Without an audience there is no theatre. There is a lot of self-indulgent theatre today, and then there are political ideologies, vernacular beliefs, thrust upon the audience. There are also two or three parts of the country from where even the mediocre stuff is considered great.

But there are also conversations about the role and responsibility of theatre in society. So isn’t it about the balance between this responsibility and the audience’s taste?

I don’t know how much change theatre can bring about in society. It’s not film, it’s not television. I mean, we dwarf in front of these two, for the sheer reach, the sheer canvas is multi-fold larger.

Coming back to adaptations, tell us about adapting the story to a play. What was How the process, and what were the considerations?

The first premise I work on is that theatre is for audience, not for my own creative kick, not for the faculty of a drama school. Thereby it has to touch a chord with the audience. That’s what “Spaces” does, that’s what it did at its London and Turkey premiere. People walked up to us and said, ‘hey this is our story’. Women came to us and said that the monologue — when Aziza talks to her father —brought tears to their eyes. That’s what theatre should be. The premise on which the play is based is very important. Even while its heritage based, it has to be very contemporary to the audience, it has to be palatable.

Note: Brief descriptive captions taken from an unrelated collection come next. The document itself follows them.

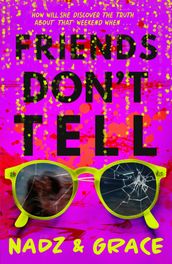 Friends Don t Tell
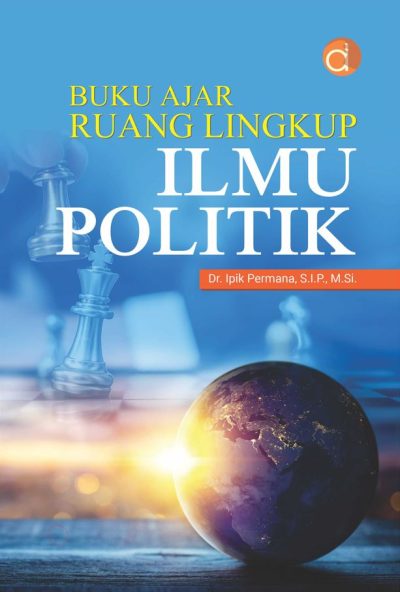 Buku Ajar Ruang Lingkup Ilmu Politik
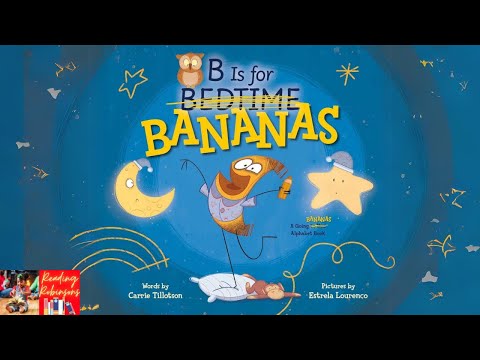 Children’s Read Aloud 🍌 | B is for Bedtime BANANAS by Carrie Tillotson | Funny Bedtime Story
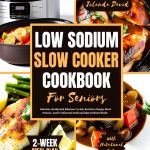 Low Sodium Cooking Guide Quick Easy Recipes Kindle Edition-0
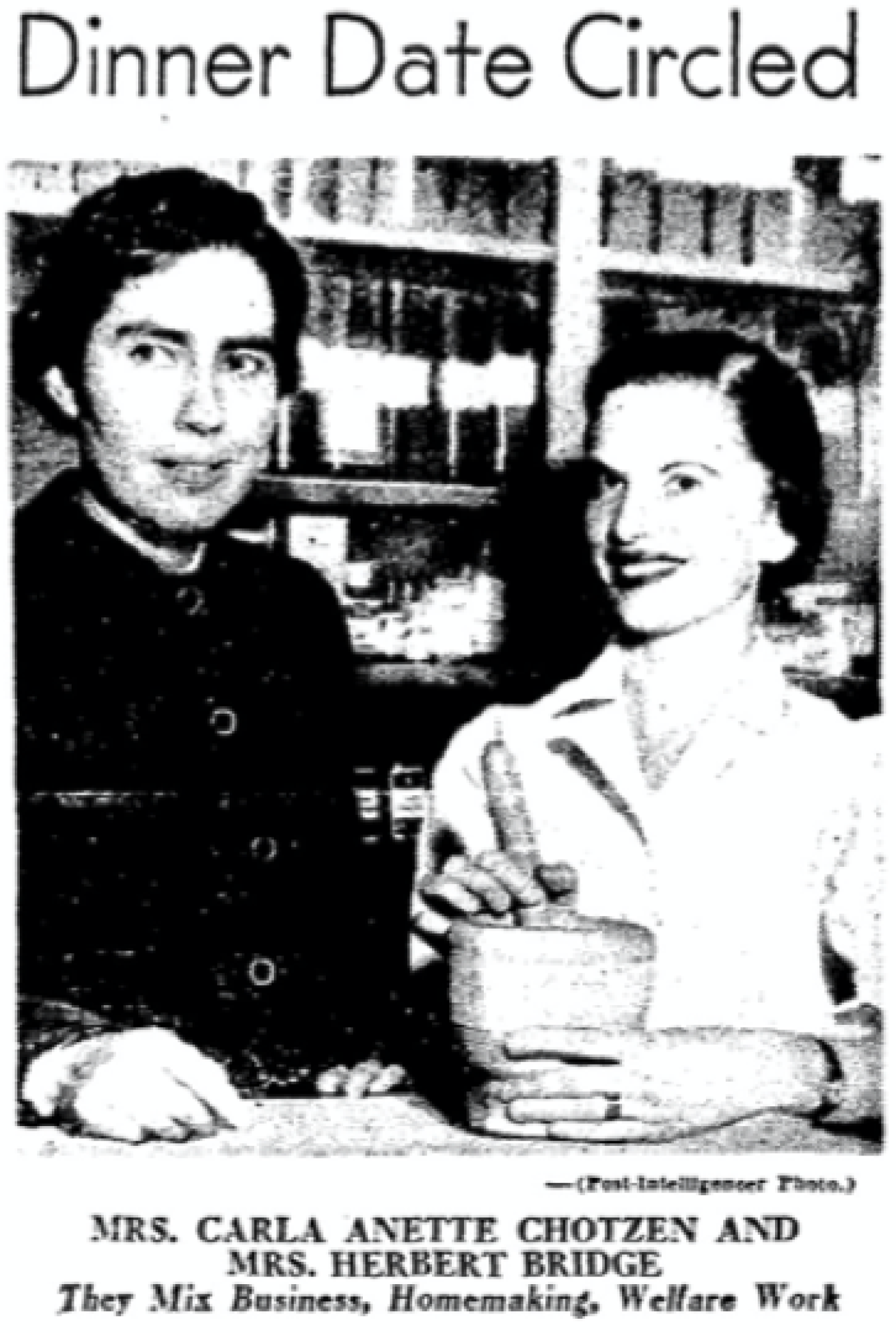 “Dinner Date Circled” article focusing on Shirley Bridge’s work with the Business and Professional Group of Hadassah’s Seattle Chapter. The Seattle Post-Intelligencer, March 14, 1956.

You’ve worked with different mediums of communication — ad films, documentaries, theatre. Tell us about how things change from one medium to the other?

What communication and advertising teach you is to connect with your audience. First thing you define is who you are addressing, so I have to put myself in the audience’s place and say, this is what I’d like to see. Today when everything is available at a feather touch of your phone, why should someone drive for an hour to reach the venue, spend a couple of hours and drive back? There has to be some takeaway. There should be something that should touch a chord with them, so that they say, okay this was worth the time spent.

And is this why your plays are not just about the stage and what is going on there, but also about the entire venue — a kind of trip back in history with monuments and heritage buildings as backdrops?

We present theatre as an experience for the audience. As it is, theatre has very little archival value. I make an ad and it is seen in several countries for years. A documentary is forever, as long as the medium it is made on survives. Films are forever. But the play which happened last night is out already, no matter how many months you’ve spent preparing it. That is what used to hurt me earlier, when I saw Baba rehearsing for two months; directing, arranging costumes, sets, and then in two nights, the production was out. So there was a bit of a heartburn there.

That’s why it is especially important that the audience lives the experience, the story, the time. All the venues, the Falaknuma Palace, Chowmohalla Palace, the Golconda Fort, they’ve been inspired by my father. He was known for those venues, palaces and forts. I emulate him, he has been my role model professionally and personally. These iconic venues are not just venues for me. They are the ways in which I recreate history.

But doesn’t that make the play hard to travel with?

Yes, one disadvantage is that when you are travelling with these plays, it is difficult. There are horses, camels, a whole paraphernalia attached. “Spaces” was not such a play, though. Set inside the haveli, it was easier to travel with.